***** TEXTAUSZUG
Der Empfang für Cem Özdemir auf dem Bauerntag im vergangenen Jahr in Cottbus war freundlich, der für den neuen Bundeslandwirtschaftsminister Alois Rainer (CSU) auf dem diesjährigen Bauerntag in Berlin konnte aber schon regelrecht herzlich genannt werden. Rainer nutzte die Gelegenheit am Donnerstag in Berlin auch, um seine Nähe zum landwirtschaftlichen Berufsstand zu zeigen. Er wolle Minister für Wertschätzung und Wertschöpfung sein, ruft er den Delegierten gleich am Anfang seiner Rede zu. Die Landwirte seien es, die tolle Lebensmittel herstellen. Das müsse man auch wertschätzen.
Dann wählt er eine bewusste Abgrenzung zu seinem Vorgänger. „Kein Mensch braucht beim Thema Ernährung einen Kulturkampf“, sagt Rainer. Er stehe für eine ausgewogene Ernährung, die Obst, Gemüse, Salat, aber auch Fisch und Fleisch enthalte. Da habe sich die Politik nicht einzumischen, sondern nur zu informieren, sagte er. Jeder Einkauf vor Ort entscheide über die Landwirtschaft. Deshalb wolle er regionale Vermarktung unterstützen und konventionell und Bio nicht gegeneinander ausspielen.
Rainer sieht seine ersten 50 Tage als Erfolg
Es folgt eine Aufzählung, mit Dingen, die Rainer in seiner kurzen Amtszeit von 50 Tagen schon erreicht haben will. Er nennt den Wachstumsbooster mit steuerlichen Erleichterungen, die auch der Landwirtschaft zugutekommen sollen, wie 30 % Afa. Es folgen die Wiedereinführung der Rückvergütung für Agrardiesel ab 1.1.2026 und die Ergebnisse aus dem Bundeshaushalt, wonach die Landwirtschaftliche Unfallversicherung (LUV) 20 Mio. € mehr Unterstützung bekommt und das nationale Agrarförderprogramm GAK aufgestockt wird. „Das ist ein Erfolg“, sagte Rainer.
**********
## ÜBUNGSAUFGABEN
A. Warum will Rainer laut dem Bericht über den Bauerntag die regionale Vermarktung unterstützen? Antworte in ein bis drei Sätzen.
B. Ändere im Bericht über den Bauerntag den Abschnitt von „Dann wählt er“ bis „nicht gegeneinander ausspielen.“, indem du „Kulturkampf“ durch „Grundsatzstreit“ ersetzt.
***** BEREITGESTELLTE DATEN
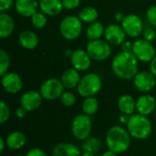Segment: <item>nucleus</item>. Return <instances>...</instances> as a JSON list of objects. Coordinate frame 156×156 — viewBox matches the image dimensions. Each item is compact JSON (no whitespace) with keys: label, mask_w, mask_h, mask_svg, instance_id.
<instances>
[{"label":"nucleus","mask_w":156,"mask_h":156,"mask_svg":"<svg viewBox=\"0 0 156 156\" xmlns=\"http://www.w3.org/2000/svg\"><path fill=\"white\" fill-rule=\"evenodd\" d=\"M112 69L119 79L130 80L138 73V59L133 52L122 51L113 58Z\"/></svg>","instance_id":"nucleus-1"},{"label":"nucleus","mask_w":156,"mask_h":156,"mask_svg":"<svg viewBox=\"0 0 156 156\" xmlns=\"http://www.w3.org/2000/svg\"><path fill=\"white\" fill-rule=\"evenodd\" d=\"M131 139L132 136L127 129L120 125H114L108 130L105 142L108 150L115 152L119 154L126 152L130 148Z\"/></svg>","instance_id":"nucleus-2"},{"label":"nucleus","mask_w":156,"mask_h":156,"mask_svg":"<svg viewBox=\"0 0 156 156\" xmlns=\"http://www.w3.org/2000/svg\"><path fill=\"white\" fill-rule=\"evenodd\" d=\"M127 130L132 138L137 140H144L148 138L153 132V125L147 116L136 113L130 116L126 124Z\"/></svg>","instance_id":"nucleus-3"},{"label":"nucleus","mask_w":156,"mask_h":156,"mask_svg":"<svg viewBox=\"0 0 156 156\" xmlns=\"http://www.w3.org/2000/svg\"><path fill=\"white\" fill-rule=\"evenodd\" d=\"M102 87L101 77L96 73H89L80 79L77 87L78 93L84 98L92 97L96 95Z\"/></svg>","instance_id":"nucleus-4"},{"label":"nucleus","mask_w":156,"mask_h":156,"mask_svg":"<svg viewBox=\"0 0 156 156\" xmlns=\"http://www.w3.org/2000/svg\"><path fill=\"white\" fill-rule=\"evenodd\" d=\"M92 130L91 118L86 114H79L74 117L71 122V133L73 136L80 140L84 141L90 137Z\"/></svg>","instance_id":"nucleus-5"},{"label":"nucleus","mask_w":156,"mask_h":156,"mask_svg":"<svg viewBox=\"0 0 156 156\" xmlns=\"http://www.w3.org/2000/svg\"><path fill=\"white\" fill-rule=\"evenodd\" d=\"M82 21L79 16H69L62 19L59 31L62 37L68 40H74L80 37L82 31Z\"/></svg>","instance_id":"nucleus-6"},{"label":"nucleus","mask_w":156,"mask_h":156,"mask_svg":"<svg viewBox=\"0 0 156 156\" xmlns=\"http://www.w3.org/2000/svg\"><path fill=\"white\" fill-rule=\"evenodd\" d=\"M87 52L90 57L98 61L106 60L112 54L111 45L102 39L90 40L87 44Z\"/></svg>","instance_id":"nucleus-7"},{"label":"nucleus","mask_w":156,"mask_h":156,"mask_svg":"<svg viewBox=\"0 0 156 156\" xmlns=\"http://www.w3.org/2000/svg\"><path fill=\"white\" fill-rule=\"evenodd\" d=\"M64 89L61 80L56 78H50L41 84L39 92L44 100L54 101L60 98L64 92Z\"/></svg>","instance_id":"nucleus-8"},{"label":"nucleus","mask_w":156,"mask_h":156,"mask_svg":"<svg viewBox=\"0 0 156 156\" xmlns=\"http://www.w3.org/2000/svg\"><path fill=\"white\" fill-rule=\"evenodd\" d=\"M132 52L138 60L143 62H151L155 57L154 47L144 38H140L133 42Z\"/></svg>","instance_id":"nucleus-9"},{"label":"nucleus","mask_w":156,"mask_h":156,"mask_svg":"<svg viewBox=\"0 0 156 156\" xmlns=\"http://www.w3.org/2000/svg\"><path fill=\"white\" fill-rule=\"evenodd\" d=\"M121 27L124 30L126 36L131 37H139L144 30V24L142 19L135 14L126 15L122 21Z\"/></svg>","instance_id":"nucleus-10"},{"label":"nucleus","mask_w":156,"mask_h":156,"mask_svg":"<svg viewBox=\"0 0 156 156\" xmlns=\"http://www.w3.org/2000/svg\"><path fill=\"white\" fill-rule=\"evenodd\" d=\"M156 77L150 71L138 72L133 78L135 88L141 92H149L156 85Z\"/></svg>","instance_id":"nucleus-11"},{"label":"nucleus","mask_w":156,"mask_h":156,"mask_svg":"<svg viewBox=\"0 0 156 156\" xmlns=\"http://www.w3.org/2000/svg\"><path fill=\"white\" fill-rule=\"evenodd\" d=\"M104 36L106 41L110 45L118 46L122 45L125 41L126 34L122 27L117 24H111L107 26L104 31Z\"/></svg>","instance_id":"nucleus-12"},{"label":"nucleus","mask_w":156,"mask_h":156,"mask_svg":"<svg viewBox=\"0 0 156 156\" xmlns=\"http://www.w3.org/2000/svg\"><path fill=\"white\" fill-rule=\"evenodd\" d=\"M2 86L4 90L10 93L16 94L22 90L23 82L20 76L15 72H7L2 77Z\"/></svg>","instance_id":"nucleus-13"},{"label":"nucleus","mask_w":156,"mask_h":156,"mask_svg":"<svg viewBox=\"0 0 156 156\" xmlns=\"http://www.w3.org/2000/svg\"><path fill=\"white\" fill-rule=\"evenodd\" d=\"M70 62L74 69L79 71H85L89 69L91 63V58L90 57L87 50L76 49L70 56Z\"/></svg>","instance_id":"nucleus-14"},{"label":"nucleus","mask_w":156,"mask_h":156,"mask_svg":"<svg viewBox=\"0 0 156 156\" xmlns=\"http://www.w3.org/2000/svg\"><path fill=\"white\" fill-rule=\"evenodd\" d=\"M42 100L43 97L41 96L40 92L36 90H29L21 96L20 106H22L27 112H33L40 107Z\"/></svg>","instance_id":"nucleus-15"},{"label":"nucleus","mask_w":156,"mask_h":156,"mask_svg":"<svg viewBox=\"0 0 156 156\" xmlns=\"http://www.w3.org/2000/svg\"><path fill=\"white\" fill-rule=\"evenodd\" d=\"M156 110L155 98L150 94L140 96L136 101V111L138 113L148 116Z\"/></svg>","instance_id":"nucleus-16"},{"label":"nucleus","mask_w":156,"mask_h":156,"mask_svg":"<svg viewBox=\"0 0 156 156\" xmlns=\"http://www.w3.org/2000/svg\"><path fill=\"white\" fill-rule=\"evenodd\" d=\"M39 7L37 0H16L15 8L16 12L25 17H31Z\"/></svg>","instance_id":"nucleus-17"},{"label":"nucleus","mask_w":156,"mask_h":156,"mask_svg":"<svg viewBox=\"0 0 156 156\" xmlns=\"http://www.w3.org/2000/svg\"><path fill=\"white\" fill-rule=\"evenodd\" d=\"M80 148L70 143H60L54 146L51 156H81Z\"/></svg>","instance_id":"nucleus-18"},{"label":"nucleus","mask_w":156,"mask_h":156,"mask_svg":"<svg viewBox=\"0 0 156 156\" xmlns=\"http://www.w3.org/2000/svg\"><path fill=\"white\" fill-rule=\"evenodd\" d=\"M39 8L46 16H57L64 8L62 0H40Z\"/></svg>","instance_id":"nucleus-19"},{"label":"nucleus","mask_w":156,"mask_h":156,"mask_svg":"<svg viewBox=\"0 0 156 156\" xmlns=\"http://www.w3.org/2000/svg\"><path fill=\"white\" fill-rule=\"evenodd\" d=\"M60 80L64 88L67 90H72L74 88H77L80 81V76L79 70H77L74 68L66 69L63 72Z\"/></svg>","instance_id":"nucleus-20"},{"label":"nucleus","mask_w":156,"mask_h":156,"mask_svg":"<svg viewBox=\"0 0 156 156\" xmlns=\"http://www.w3.org/2000/svg\"><path fill=\"white\" fill-rule=\"evenodd\" d=\"M18 42L25 49H34L38 44V37L31 30H24L18 37Z\"/></svg>","instance_id":"nucleus-21"},{"label":"nucleus","mask_w":156,"mask_h":156,"mask_svg":"<svg viewBox=\"0 0 156 156\" xmlns=\"http://www.w3.org/2000/svg\"><path fill=\"white\" fill-rule=\"evenodd\" d=\"M15 28V21L11 16L3 12L0 14V37L5 38L9 37Z\"/></svg>","instance_id":"nucleus-22"},{"label":"nucleus","mask_w":156,"mask_h":156,"mask_svg":"<svg viewBox=\"0 0 156 156\" xmlns=\"http://www.w3.org/2000/svg\"><path fill=\"white\" fill-rule=\"evenodd\" d=\"M26 142H27L26 135L23 133L18 132V131L9 133L5 139L6 146L12 150L21 149L26 144Z\"/></svg>","instance_id":"nucleus-23"},{"label":"nucleus","mask_w":156,"mask_h":156,"mask_svg":"<svg viewBox=\"0 0 156 156\" xmlns=\"http://www.w3.org/2000/svg\"><path fill=\"white\" fill-rule=\"evenodd\" d=\"M118 108L122 113L133 115L136 111V101L131 95H122L118 100Z\"/></svg>","instance_id":"nucleus-24"},{"label":"nucleus","mask_w":156,"mask_h":156,"mask_svg":"<svg viewBox=\"0 0 156 156\" xmlns=\"http://www.w3.org/2000/svg\"><path fill=\"white\" fill-rule=\"evenodd\" d=\"M105 28L101 22H93L90 24L86 30V36L90 40H95V39H101V36L104 34Z\"/></svg>","instance_id":"nucleus-25"},{"label":"nucleus","mask_w":156,"mask_h":156,"mask_svg":"<svg viewBox=\"0 0 156 156\" xmlns=\"http://www.w3.org/2000/svg\"><path fill=\"white\" fill-rule=\"evenodd\" d=\"M98 11L97 9H95L94 7L92 6H86V7H83L80 14H79V17L80 19L84 22V23H89V24H91L93 22H95L98 18Z\"/></svg>","instance_id":"nucleus-26"},{"label":"nucleus","mask_w":156,"mask_h":156,"mask_svg":"<svg viewBox=\"0 0 156 156\" xmlns=\"http://www.w3.org/2000/svg\"><path fill=\"white\" fill-rule=\"evenodd\" d=\"M98 110H99V101L94 96L85 98V100L82 102V111L84 114L92 116L98 112Z\"/></svg>","instance_id":"nucleus-27"},{"label":"nucleus","mask_w":156,"mask_h":156,"mask_svg":"<svg viewBox=\"0 0 156 156\" xmlns=\"http://www.w3.org/2000/svg\"><path fill=\"white\" fill-rule=\"evenodd\" d=\"M102 146L101 141L97 137H89L84 140L81 149L83 152H90L93 154L98 153Z\"/></svg>","instance_id":"nucleus-28"},{"label":"nucleus","mask_w":156,"mask_h":156,"mask_svg":"<svg viewBox=\"0 0 156 156\" xmlns=\"http://www.w3.org/2000/svg\"><path fill=\"white\" fill-rule=\"evenodd\" d=\"M9 66H10L9 55L4 49H1L0 50V76L1 77H3L5 73H7Z\"/></svg>","instance_id":"nucleus-29"},{"label":"nucleus","mask_w":156,"mask_h":156,"mask_svg":"<svg viewBox=\"0 0 156 156\" xmlns=\"http://www.w3.org/2000/svg\"><path fill=\"white\" fill-rule=\"evenodd\" d=\"M47 16L44 13L42 12H36L32 16H31V22L32 25L36 28H42L47 25Z\"/></svg>","instance_id":"nucleus-30"},{"label":"nucleus","mask_w":156,"mask_h":156,"mask_svg":"<svg viewBox=\"0 0 156 156\" xmlns=\"http://www.w3.org/2000/svg\"><path fill=\"white\" fill-rule=\"evenodd\" d=\"M59 99L60 102L65 107H72L76 102V96L70 91H64Z\"/></svg>","instance_id":"nucleus-31"},{"label":"nucleus","mask_w":156,"mask_h":156,"mask_svg":"<svg viewBox=\"0 0 156 156\" xmlns=\"http://www.w3.org/2000/svg\"><path fill=\"white\" fill-rule=\"evenodd\" d=\"M10 117V109L5 101L0 102V123L3 124L8 121Z\"/></svg>","instance_id":"nucleus-32"},{"label":"nucleus","mask_w":156,"mask_h":156,"mask_svg":"<svg viewBox=\"0 0 156 156\" xmlns=\"http://www.w3.org/2000/svg\"><path fill=\"white\" fill-rule=\"evenodd\" d=\"M146 18L151 25L156 27V5H153L148 8L146 12Z\"/></svg>","instance_id":"nucleus-33"},{"label":"nucleus","mask_w":156,"mask_h":156,"mask_svg":"<svg viewBox=\"0 0 156 156\" xmlns=\"http://www.w3.org/2000/svg\"><path fill=\"white\" fill-rule=\"evenodd\" d=\"M62 3H63L64 8L72 10V9L77 8L80 5V0H62Z\"/></svg>","instance_id":"nucleus-34"},{"label":"nucleus","mask_w":156,"mask_h":156,"mask_svg":"<svg viewBox=\"0 0 156 156\" xmlns=\"http://www.w3.org/2000/svg\"><path fill=\"white\" fill-rule=\"evenodd\" d=\"M144 38L151 42L156 38V32L152 28H147L144 31Z\"/></svg>","instance_id":"nucleus-35"},{"label":"nucleus","mask_w":156,"mask_h":156,"mask_svg":"<svg viewBox=\"0 0 156 156\" xmlns=\"http://www.w3.org/2000/svg\"><path fill=\"white\" fill-rule=\"evenodd\" d=\"M14 4V0H0V11L1 13L9 10Z\"/></svg>","instance_id":"nucleus-36"},{"label":"nucleus","mask_w":156,"mask_h":156,"mask_svg":"<svg viewBox=\"0 0 156 156\" xmlns=\"http://www.w3.org/2000/svg\"><path fill=\"white\" fill-rule=\"evenodd\" d=\"M26 156H48L47 154L39 148H32L27 153Z\"/></svg>","instance_id":"nucleus-37"},{"label":"nucleus","mask_w":156,"mask_h":156,"mask_svg":"<svg viewBox=\"0 0 156 156\" xmlns=\"http://www.w3.org/2000/svg\"><path fill=\"white\" fill-rule=\"evenodd\" d=\"M27 111L26 109H24L22 106L18 107L16 110V115L18 119H24L27 115Z\"/></svg>","instance_id":"nucleus-38"},{"label":"nucleus","mask_w":156,"mask_h":156,"mask_svg":"<svg viewBox=\"0 0 156 156\" xmlns=\"http://www.w3.org/2000/svg\"><path fill=\"white\" fill-rule=\"evenodd\" d=\"M121 46H122V51L132 52L133 43H132V42H130V41H124Z\"/></svg>","instance_id":"nucleus-39"},{"label":"nucleus","mask_w":156,"mask_h":156,"mask_svg":"<svg viewBox=\"0 0 156 156\" xmlns=\"http://www.w3.org/2000/svg\"><path fill=\"white\" fill-rule=\"evenodd\" d=\"M130 116L131 115H128V114H125V113H121L120 116H119V121L122 124H127L128 122H129V119H130Z\"/></svg>","instance_id":"nucleus-40"},{"label":"nucleus","mask_w":156,"mask_h":156,"mask_svg":"<svg viewBox=\"0 0 156 156\" xmlns=\"http://www.w3.org/2000/svg\"><path fill=\"white\" fill-rule=\"evenodd\" d=\"M150 71L156 77V56L150 62Z\"/></svg>","instance_id":"nucleus-41"},{"label":"nucleus","mask_w":156,"mask_h":156,"mask_svg":"<svg viewBox=\"0 0 156 156\" xmlns=\"http://www.w3.org/2000/svg\"><path fill=\"white\" fill-rule=\"evenodd\" d=\"M114 17H115V19H116L117 21L122 22V21L123 20V18H124V16H123L121 12H117V13L115 14Z\"/></svg>","instance_id":"nucleus-42"},{"label":"nucleus","mask_w":156,"mask_h":156,"mask_svg":"<svg viewBox=\"0 0 156 156\" xmlns=\"http://www.w3.org/2000/svg\"><path fill=\"white\" fill-rule=\"evenodd\" d=\"M102 156H118V154H116L115 152H112L111 150H108L102 154Z\"/></svg>","instance_id":"nucleus-43"},{"label":"nucleus","mask_w":156,"mask_h":156,"mask_svg":"<svg viewBox=\"0 0 156 156\" xmlns=\"http://www.w3.org/2000/svg\"><path fill=\"white\" fill-rule=\"evenodd\" d=\"M5 144H6L5 141H4L3 138H0V153H3L5 150Z\"/></svg>","instance_id":"nucleus-44"},{"label":"nucleus","mask_w":156,"mask_h":156,"mask_svg":"<svg viewBox=\"0 0 156 156\" xmlns=\"http://www.w3.org/2000/svg\"><path fill=\"white\" fill-rule=\"evenodd\" d=\"M81 156H95V154L90 153V152H83V154H82Z\"/></svg>","instance_id":"nucleus-45"},{"label":"nucleus","mask_w":156,"mask_h":156,"mask_svg":"<svg viewBox=\"0 0 156 156\" xmlns=\"http://www.w3.org/2000/svg\"><path fill=\"white\" fill-rule=\"evenodd\" d=\"M154 116H155V119H156V110H155V112H154Z\"/></svg>","instance_id":"nucleus-46"},{"label":"nucleus","mask_w":156,"mask_h":156,"mask_svg":"<svg viewBox=\"0 0 156 156\" xmlns=\"http://www.w3.org/2000/svg\"><path fill=\"white\" fill-rule=\"evenodd\" d=\"M17 156H25V155H22V154H19V155H17Z\"/></svg>","instance_id":"nucleus-47"}]
</instances>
**********
## LÖSUNGEN ZUR ÜBUNG
A. Nach Rainers Worten entscheidet jeder Einkauf vor Ort über die Landwirtschaft. Deshalb will er die regionale Vermarktung unterstützen.

B.
Dann wählt er eine bewusste Abgrenzung zu seinem Vorgänger. „Kein Mensch braucht beim Thema Ernährung einen Grundsatzstreit“, sagt Rainer. Er stehe für eine ausgewogene Ernährung, die Obst, Gemüse, Salat, aber auch Fisch und Fleisch enthalte. Da habe sich die Politik nicht einzumischen, sondern nur zu informieren, sagte er. Jeder Einkauf vor Ort entscheide über die Landwirtschaft. Deshalb wolle er regionale Vermarktung unterstützen und konventionell und Bio nicht gegeneinander ausspielen.